Another mood had come over the dark, fierce woman while he spoke. The demoniac look of passion that had hitherto convulsed her face, gave way to one of despairing sorrow, and stretching out her arms, she passionately cried:
“Oh, my son! my only one! the darling of my old age! my sole earthly pride and hope! Oh, Reginald! would to God we had both died ere we had lived to see this day!”
It was the very agony of grief—the last passionate, despairing cry of a mother’s utmost woe, wrung fiercely from her tortured heart.
“My poor mother—my dear mother!” said the youth, with tears in his dark eyes, "do not give way to this wild grief. Who knows what the future may bring forth?”
She made no reply; but sat with both arms clasped round her knees—her dry, burning, tearless eyes glaring before her on vacancy.
“Do not despair, mother; we may yet meet again.
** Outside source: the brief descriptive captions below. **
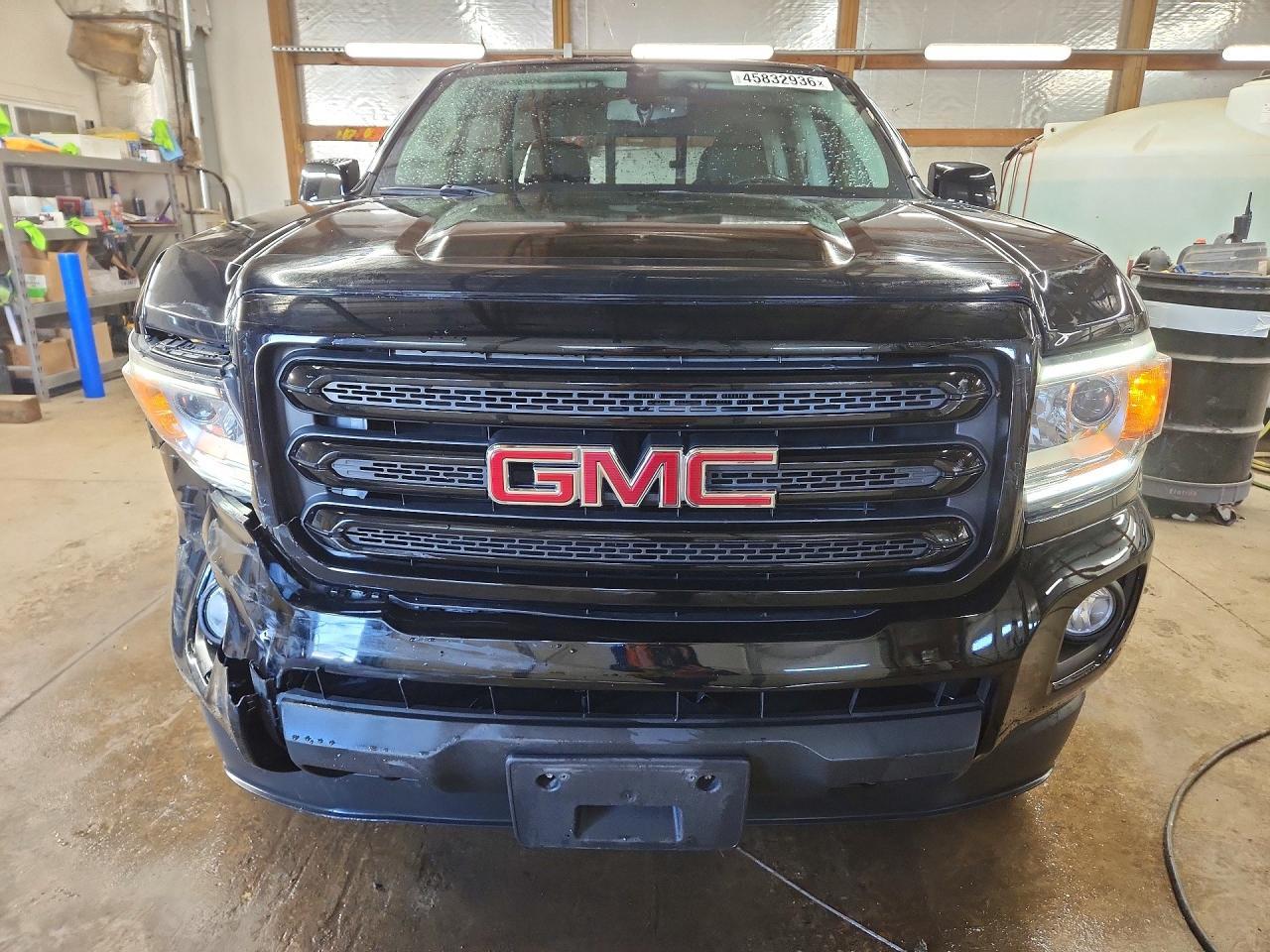 2019 GMC Canyon SLE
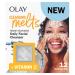 Olay Cleansing Melts + Vitamin C Face Cleanser Water-Activated Face Wash 12 Count 12 Count (Pack of 1) Vitamin C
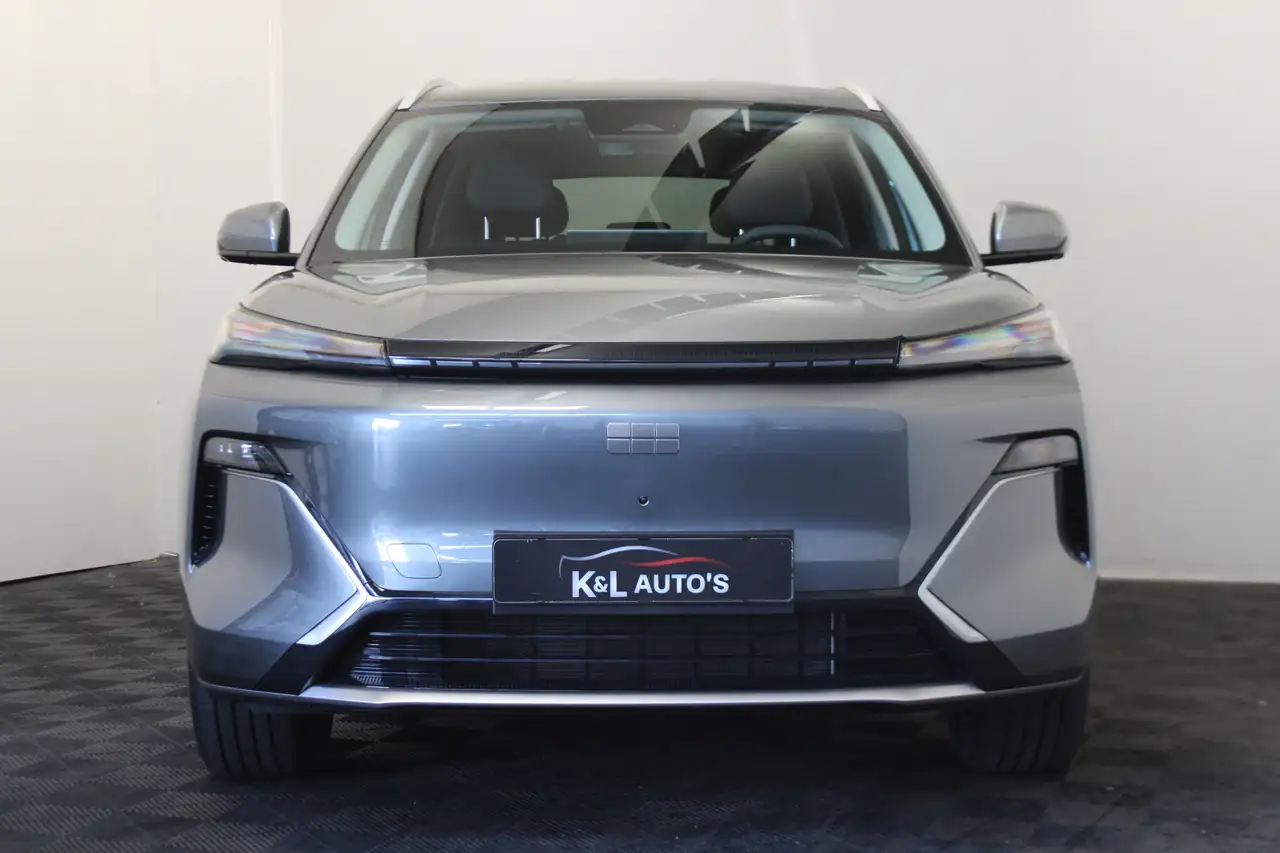 Geely Starray EM-i 2026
Who knows?” he said, musingly, after a pause.
She turned her red, inflamed eyeballs on him in voiceless inquiry.
“There are such things as breaking chains and escaping, mother.”
Still that lurid, straining gaze, but no reply.
“And I, if it be in the power of man, I shall escape—I shall return, and then—”
He paused, but his eyes finished the sentence. Lucifer, taking his last look of heaven, might have worn just such a look—so full of relentless hate, burning revenge, and undying defiance.
“You may come, but I will never live to see you,” said the gipsy, in a voice so deep, hollow and unnatural, that it seemed issuing from a tomb.
“You will—you must, mother. I have a sacred trust to leave you, for which you must live,” he said impetuously.
“A trust, my son?”
“Yes. One that will demand all your care for many years. You shall hear my story, mother. I would not trust any living being but you; but I can confide fearlessly in you.”
“You have only to name your wishes, Reginald. Though I should have to wade through blood to fulfill them, fear not.”